:: 抜粋 ::

I have a dream

弁護士をしていると普通に暮らしている方々が見ない世界を間近に見る。ギャンブルや風俗で人生を狂わし多大な債務を負う方。離婚に伴う子どもの奪い合いが警察介入にまで発展する例。DV(それも道具を使って殴打して入院させるほどの凄まじいDVや、放火まで)。養育費ももらえず子供を何人も抱えて貧困にあえいで借金まみれになっている方。医療過誤で喜びの出産が母や子供の死亡という最悪の結果となってしまった方。なけなしの財産を詐欺ですべて失った方。交通事故で最愛の子供や父母を失った方。傷害致死事件のご遺族。殺人事件のご遺族。

これらの方々の被害を回復するために最善の努力を続けてきた。それは裁判だけにとどまらない。市役所などの行政とかけあって生活保護受給にこぎつけたことは何度もあった。より良い治療を受けてもらい、被害回復につなげるために医師を探し、医師と面談も行った。犯罪被害者支援についてまだ日弁連が動いていなかった頃に法務大臣と面談にこぎつけたこともあった。

こういった地道な支援は、実務に携わるものであれば、多かれ少なかれ経験するもの。そして、実務家(メンタル面の実務家の方ではなく、弁護士・医師など現実的な結果を求められる実務家)は、言葉では救済にならない厳しい現実にいつも直面している。

だからこそ、たとえば医療でいうインフォームドコンセントは淡々と行う。飾った言葉では真実は伝わらない。苦痛を取り除くことにもならない。

それを受け止める人の在り方も様々。きちんと説明したとお礼を言ってくださる方も多数おられる。だが、面と向かって激しい言葉を突き刺す方もいる。表面的にはお礼を言いつつ、帰り際に事務員などに捨て台詞を言われる方もいる。しかし、それも全部含めて我々の仕事だ。

 

さて、政治家の仕事とは何だろうか。厳しい現実に対し、「I have a dream」と語りかけ、社会正義や公平を実現させるのも仕事。夢と希望を苦痛にあえいでいる人たちに、勇気ある行動と共に与えていく、そういう側面は確かにある。

:::

_やること_:
1 > 抜粋によると、日弁連がまだ犯罪被害者支援に動いていなかった頃、筆者は誰との面談にこぎつけましたか。
2 > 弁護士と政治家の仕事についての抜粋を、最後の文の後から書き進めてください。
ここからの項目は、上の抜粋とは関係ありません。

:: 手元の情報 ::

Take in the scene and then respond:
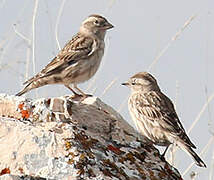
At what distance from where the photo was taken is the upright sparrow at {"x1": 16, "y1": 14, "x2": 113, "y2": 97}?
9.62m

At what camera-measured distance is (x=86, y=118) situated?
539 centimetres

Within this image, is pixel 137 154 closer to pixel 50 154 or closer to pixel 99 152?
pixel 99 152

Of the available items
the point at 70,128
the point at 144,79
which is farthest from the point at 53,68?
the point at 70,128

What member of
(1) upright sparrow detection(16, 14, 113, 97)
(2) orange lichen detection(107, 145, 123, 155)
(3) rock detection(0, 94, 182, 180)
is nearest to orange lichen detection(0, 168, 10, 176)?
(3) rock detection(0, 94, 182, 180)

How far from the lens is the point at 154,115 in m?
8.34

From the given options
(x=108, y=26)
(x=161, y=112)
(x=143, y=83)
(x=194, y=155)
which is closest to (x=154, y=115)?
(x=161, y=112)

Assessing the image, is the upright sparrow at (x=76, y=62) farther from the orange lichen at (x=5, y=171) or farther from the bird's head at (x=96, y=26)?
the orange lichen at (x=5, y=171)

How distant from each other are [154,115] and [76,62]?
7.11 feet

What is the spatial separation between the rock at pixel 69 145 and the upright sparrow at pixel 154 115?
6.84 ft

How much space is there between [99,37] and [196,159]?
4002mm

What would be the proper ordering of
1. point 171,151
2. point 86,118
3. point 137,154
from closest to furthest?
point 137,154 → point 86,118 → point 171,151

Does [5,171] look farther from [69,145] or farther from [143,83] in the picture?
[143,83]

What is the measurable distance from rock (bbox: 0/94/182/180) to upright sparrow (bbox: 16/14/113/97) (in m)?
3.71

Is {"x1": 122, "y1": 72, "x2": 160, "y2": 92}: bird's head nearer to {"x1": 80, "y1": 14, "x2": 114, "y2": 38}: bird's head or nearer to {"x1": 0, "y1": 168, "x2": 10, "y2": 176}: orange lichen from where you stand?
{"x1": 80, "y1": 14, "x2": 114, "y2": 38}: bird's head
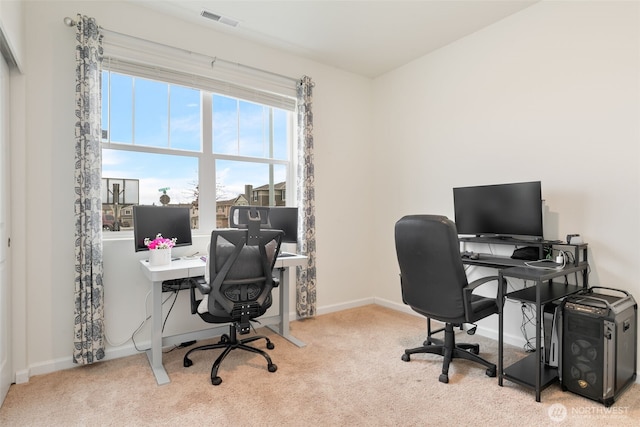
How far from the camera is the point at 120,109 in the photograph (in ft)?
9.75

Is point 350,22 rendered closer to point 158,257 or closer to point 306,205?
point 306,205

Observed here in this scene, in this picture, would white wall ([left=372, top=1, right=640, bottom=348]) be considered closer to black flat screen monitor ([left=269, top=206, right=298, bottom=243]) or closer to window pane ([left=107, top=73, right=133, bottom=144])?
black flat screen monitor ([left=269, top=206, right=298, bottom=243])

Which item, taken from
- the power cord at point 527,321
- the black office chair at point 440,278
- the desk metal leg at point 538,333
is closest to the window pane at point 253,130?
the black office chair at point 440,278

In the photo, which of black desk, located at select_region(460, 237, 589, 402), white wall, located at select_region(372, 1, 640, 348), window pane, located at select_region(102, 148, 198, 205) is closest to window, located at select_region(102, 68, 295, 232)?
window pane, located at select_region(102, 148, 198, 205)

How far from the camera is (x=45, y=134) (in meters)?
2.58

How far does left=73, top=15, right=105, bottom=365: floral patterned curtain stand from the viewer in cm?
257

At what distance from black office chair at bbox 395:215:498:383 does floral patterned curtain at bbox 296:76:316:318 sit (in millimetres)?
1414

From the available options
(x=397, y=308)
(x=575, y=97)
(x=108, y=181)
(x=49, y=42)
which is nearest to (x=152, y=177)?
(x=108, y=181)

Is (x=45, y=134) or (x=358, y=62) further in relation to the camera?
(x=358, y=62)

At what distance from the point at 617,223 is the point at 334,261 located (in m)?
2.69

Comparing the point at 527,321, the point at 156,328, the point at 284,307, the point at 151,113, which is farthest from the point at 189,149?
the point at 527,321

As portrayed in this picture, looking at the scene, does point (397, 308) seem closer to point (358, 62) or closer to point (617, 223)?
point (617, 223)

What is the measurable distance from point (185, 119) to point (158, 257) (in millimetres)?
1418

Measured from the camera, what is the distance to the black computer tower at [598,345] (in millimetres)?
2086
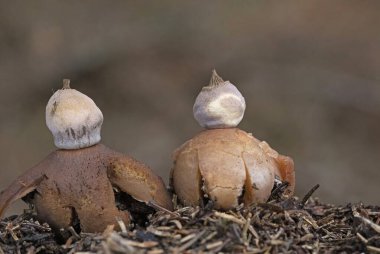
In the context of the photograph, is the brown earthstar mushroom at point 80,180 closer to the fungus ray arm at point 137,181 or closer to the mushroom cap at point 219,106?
the fungus ray arm at point 137,181

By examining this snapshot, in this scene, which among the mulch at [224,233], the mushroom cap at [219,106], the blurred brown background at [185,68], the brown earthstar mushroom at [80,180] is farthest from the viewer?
the blurred brown background at [185,68]

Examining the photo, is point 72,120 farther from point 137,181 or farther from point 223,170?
point 223,170

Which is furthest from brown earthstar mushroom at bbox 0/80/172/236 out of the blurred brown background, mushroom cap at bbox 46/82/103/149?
the blurred brown background

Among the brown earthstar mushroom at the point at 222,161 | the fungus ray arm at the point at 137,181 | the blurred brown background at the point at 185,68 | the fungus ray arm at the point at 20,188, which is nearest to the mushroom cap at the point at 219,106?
the brown earthstar mushroom at the point at 222,161

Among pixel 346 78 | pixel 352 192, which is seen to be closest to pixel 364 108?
pixel 346 78

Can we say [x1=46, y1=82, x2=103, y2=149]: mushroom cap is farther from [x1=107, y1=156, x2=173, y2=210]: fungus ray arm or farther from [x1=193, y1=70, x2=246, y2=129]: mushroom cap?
[x1=193, y1=70, x2=246, y2=129]: mushroom cap

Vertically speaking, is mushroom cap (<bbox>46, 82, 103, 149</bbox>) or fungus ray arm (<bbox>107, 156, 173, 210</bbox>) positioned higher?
mushroom cap (<bbox>46, 82, 103, 149</bbox>)
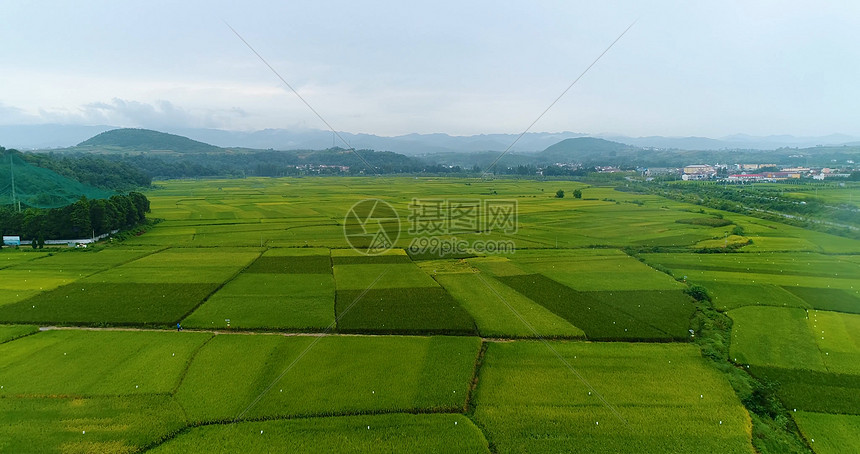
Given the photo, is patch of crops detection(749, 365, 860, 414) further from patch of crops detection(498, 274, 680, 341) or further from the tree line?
the tree line

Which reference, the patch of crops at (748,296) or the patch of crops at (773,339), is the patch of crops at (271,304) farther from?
the patch of crops at (748,296)

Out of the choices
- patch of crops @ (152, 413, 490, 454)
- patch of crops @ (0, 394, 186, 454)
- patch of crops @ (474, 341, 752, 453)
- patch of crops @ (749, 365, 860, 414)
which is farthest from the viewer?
patch of crops @ (749, 365, 860, 414)

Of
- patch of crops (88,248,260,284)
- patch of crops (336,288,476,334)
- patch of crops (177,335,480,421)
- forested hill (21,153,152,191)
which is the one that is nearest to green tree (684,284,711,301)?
patch of crops (336,288,476,334)

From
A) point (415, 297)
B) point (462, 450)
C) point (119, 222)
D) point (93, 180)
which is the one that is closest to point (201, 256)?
point (119, 222)

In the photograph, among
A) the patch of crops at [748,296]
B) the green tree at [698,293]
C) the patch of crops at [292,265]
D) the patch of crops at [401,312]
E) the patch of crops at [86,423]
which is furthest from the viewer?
the patch of crops at [292,265]

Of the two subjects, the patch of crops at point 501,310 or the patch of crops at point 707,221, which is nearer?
the patch of crops at point 501,310
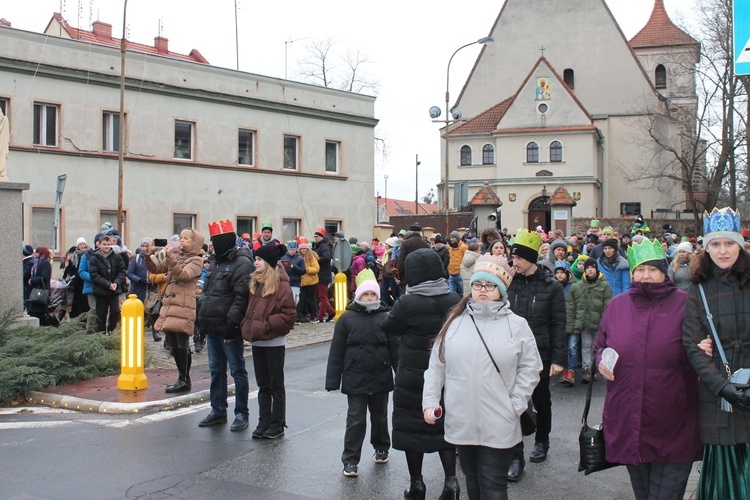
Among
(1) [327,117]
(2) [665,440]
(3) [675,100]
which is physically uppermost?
(3) [675,100]

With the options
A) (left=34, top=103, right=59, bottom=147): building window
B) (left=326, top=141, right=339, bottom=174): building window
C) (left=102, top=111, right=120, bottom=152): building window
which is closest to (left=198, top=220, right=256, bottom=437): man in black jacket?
(left=34, top=103, right=59, bottom=147): building window

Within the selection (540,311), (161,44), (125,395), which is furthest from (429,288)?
(161,44)

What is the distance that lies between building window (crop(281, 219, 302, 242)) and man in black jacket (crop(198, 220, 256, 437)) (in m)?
23.5

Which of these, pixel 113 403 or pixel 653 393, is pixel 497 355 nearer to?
pixel 653 393

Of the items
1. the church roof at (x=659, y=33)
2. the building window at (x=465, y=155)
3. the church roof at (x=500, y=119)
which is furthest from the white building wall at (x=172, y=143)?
the church roof at (x=659, y=33)

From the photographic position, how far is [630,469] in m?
4.85

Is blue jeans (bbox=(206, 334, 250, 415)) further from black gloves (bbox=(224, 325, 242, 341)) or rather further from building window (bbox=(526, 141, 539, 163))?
building window (bbox=(526, 141, 539, 163))

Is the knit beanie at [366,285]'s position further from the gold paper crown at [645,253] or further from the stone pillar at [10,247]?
the stone pillar at [10,247]

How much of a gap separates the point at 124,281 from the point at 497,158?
139ft

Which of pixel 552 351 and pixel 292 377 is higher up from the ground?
pixel 552 351

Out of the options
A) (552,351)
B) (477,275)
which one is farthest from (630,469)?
(552,351)

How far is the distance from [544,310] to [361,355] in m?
1.70

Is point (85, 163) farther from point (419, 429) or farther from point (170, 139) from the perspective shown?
point (419, 429)

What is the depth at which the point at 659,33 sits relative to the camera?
6131 centimetres
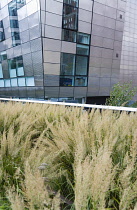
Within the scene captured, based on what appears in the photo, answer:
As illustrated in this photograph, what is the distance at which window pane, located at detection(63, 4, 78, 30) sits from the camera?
11930 millimetres

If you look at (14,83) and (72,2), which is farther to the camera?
(14,83)

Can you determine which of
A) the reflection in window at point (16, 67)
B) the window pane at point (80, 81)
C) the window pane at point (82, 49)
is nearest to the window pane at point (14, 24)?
the reflection in window at point (16, 67)

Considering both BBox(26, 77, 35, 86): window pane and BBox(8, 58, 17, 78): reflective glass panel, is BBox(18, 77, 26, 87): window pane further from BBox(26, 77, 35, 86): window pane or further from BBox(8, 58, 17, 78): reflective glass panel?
BBox(8, 58, 17, 78): reflective glass panel

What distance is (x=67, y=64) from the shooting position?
12859 millimetres

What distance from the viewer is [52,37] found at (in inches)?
460

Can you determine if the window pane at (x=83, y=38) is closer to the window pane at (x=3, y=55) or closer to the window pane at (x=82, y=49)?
the window pane at (x=82, y=49)

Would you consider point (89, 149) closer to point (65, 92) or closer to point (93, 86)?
point (65, 92)

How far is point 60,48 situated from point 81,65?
2.51 meters

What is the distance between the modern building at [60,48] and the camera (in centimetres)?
1159

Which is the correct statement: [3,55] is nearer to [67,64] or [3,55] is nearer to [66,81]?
[67,64]

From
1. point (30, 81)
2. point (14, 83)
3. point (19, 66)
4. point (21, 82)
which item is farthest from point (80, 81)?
point (14, 83)

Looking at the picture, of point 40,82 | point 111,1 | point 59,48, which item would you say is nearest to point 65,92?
point 40,82

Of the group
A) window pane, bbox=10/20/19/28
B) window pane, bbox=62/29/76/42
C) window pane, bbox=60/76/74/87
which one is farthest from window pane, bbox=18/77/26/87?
window pane, bbox=62/29/76/42

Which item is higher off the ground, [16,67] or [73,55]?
[73,55]
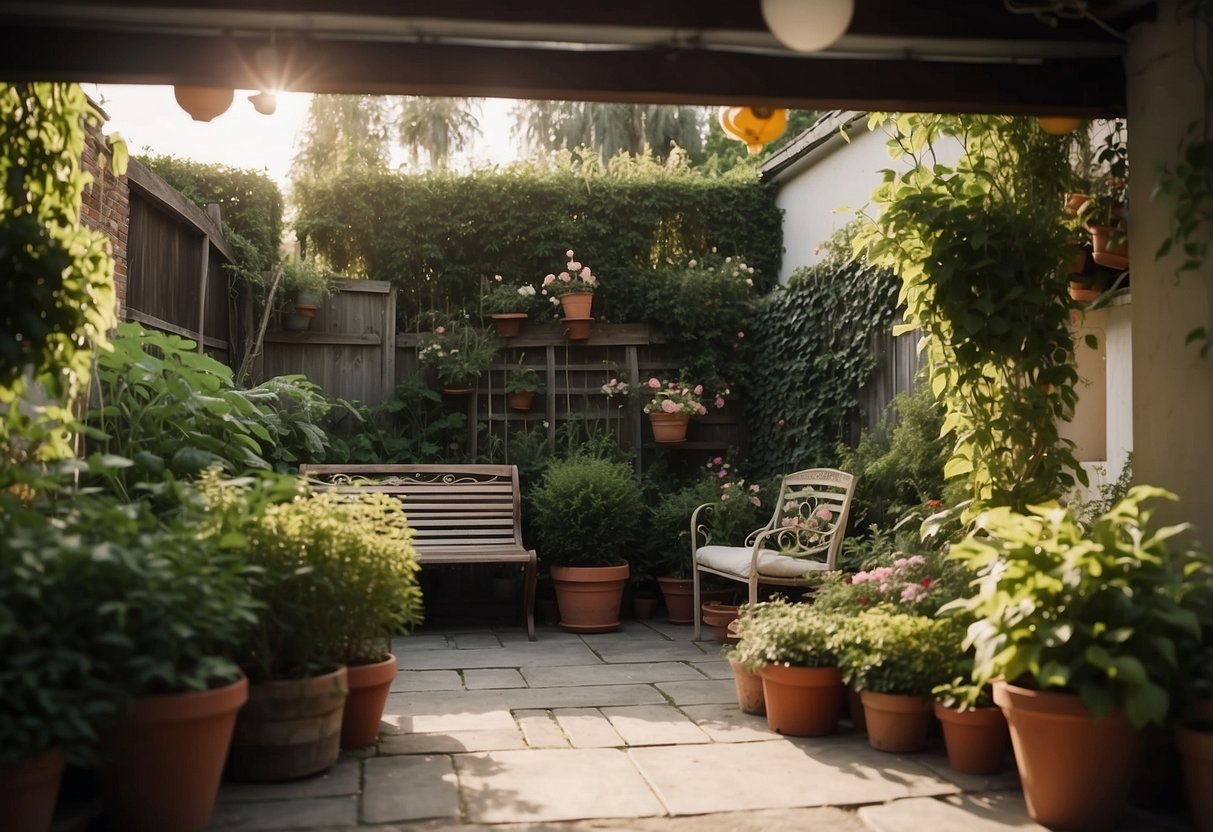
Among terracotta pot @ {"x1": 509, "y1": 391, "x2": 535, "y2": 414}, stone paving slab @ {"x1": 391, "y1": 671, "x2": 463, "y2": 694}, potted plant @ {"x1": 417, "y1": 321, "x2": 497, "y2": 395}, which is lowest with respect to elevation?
stone paving slab @ {"x1": 391, "y1": 671, "x2": 463, "y2": 694}

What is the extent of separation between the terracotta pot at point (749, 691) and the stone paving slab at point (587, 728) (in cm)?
57

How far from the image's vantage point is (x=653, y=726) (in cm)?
400

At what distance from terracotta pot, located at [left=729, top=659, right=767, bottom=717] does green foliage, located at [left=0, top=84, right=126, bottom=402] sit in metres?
2.67

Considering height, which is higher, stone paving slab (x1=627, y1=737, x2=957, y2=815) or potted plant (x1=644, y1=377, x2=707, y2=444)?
potted plant (x1=644, y1=377, x2=707, y2=444)

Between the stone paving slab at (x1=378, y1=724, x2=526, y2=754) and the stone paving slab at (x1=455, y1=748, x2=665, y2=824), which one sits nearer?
the stone paving slab at (x1=455, y1=748, x2=665, y2=824)

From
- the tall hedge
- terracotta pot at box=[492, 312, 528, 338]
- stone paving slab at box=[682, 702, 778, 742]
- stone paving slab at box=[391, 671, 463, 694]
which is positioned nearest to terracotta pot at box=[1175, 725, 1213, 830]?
stone paving slab at box=[682, 702, 778, 742]

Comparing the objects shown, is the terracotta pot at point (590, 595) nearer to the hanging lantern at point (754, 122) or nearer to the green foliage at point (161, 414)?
the green foliage at point (161, 414)

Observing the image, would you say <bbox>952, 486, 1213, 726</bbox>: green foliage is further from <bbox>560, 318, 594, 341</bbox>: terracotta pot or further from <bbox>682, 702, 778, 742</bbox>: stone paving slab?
<bbox>560, 318, 594, 341</bbox>: terracotta pot

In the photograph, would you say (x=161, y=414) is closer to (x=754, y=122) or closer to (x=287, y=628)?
(x=287, y=628)

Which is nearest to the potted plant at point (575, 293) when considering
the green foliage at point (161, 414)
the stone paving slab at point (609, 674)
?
the stone paving slab at point (609, 674)

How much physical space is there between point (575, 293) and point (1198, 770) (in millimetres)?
5507

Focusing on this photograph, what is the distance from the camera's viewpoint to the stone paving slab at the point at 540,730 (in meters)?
3.77

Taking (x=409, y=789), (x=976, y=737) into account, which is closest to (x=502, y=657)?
(x=409, y=789)

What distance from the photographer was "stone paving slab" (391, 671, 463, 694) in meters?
4.71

:::

_番号ごとの答え_:
1 > 法務大臣です。

2 >
だが、それは誰かの不利益を生む利益誘導であってはならない。ましてや、厳しい現実を無視し、危険な賭けであることを隠して(財政冒険)、言葉だけ苦しんでいる人々に寄り添ったdreamを語るようなものであってはいけない。

 

我々は高度経済成長を経て、いまだ成し遂げた実績の余韻に浸っている成功した社会の中にいる。コップの中にいればコップの中の嵐も嵐だが、外に出てみればそれは嵐ではない。日本の社会が貧困層や社会的困難に陥った方に対し、どれだけの制度的保障を充実させているかは、実務家の知るところ(生活保護だけでなく、自賠責や犯罪被害者補償制度、難病指定による医療費助成など多彩なメニューが年々整備されてきた)。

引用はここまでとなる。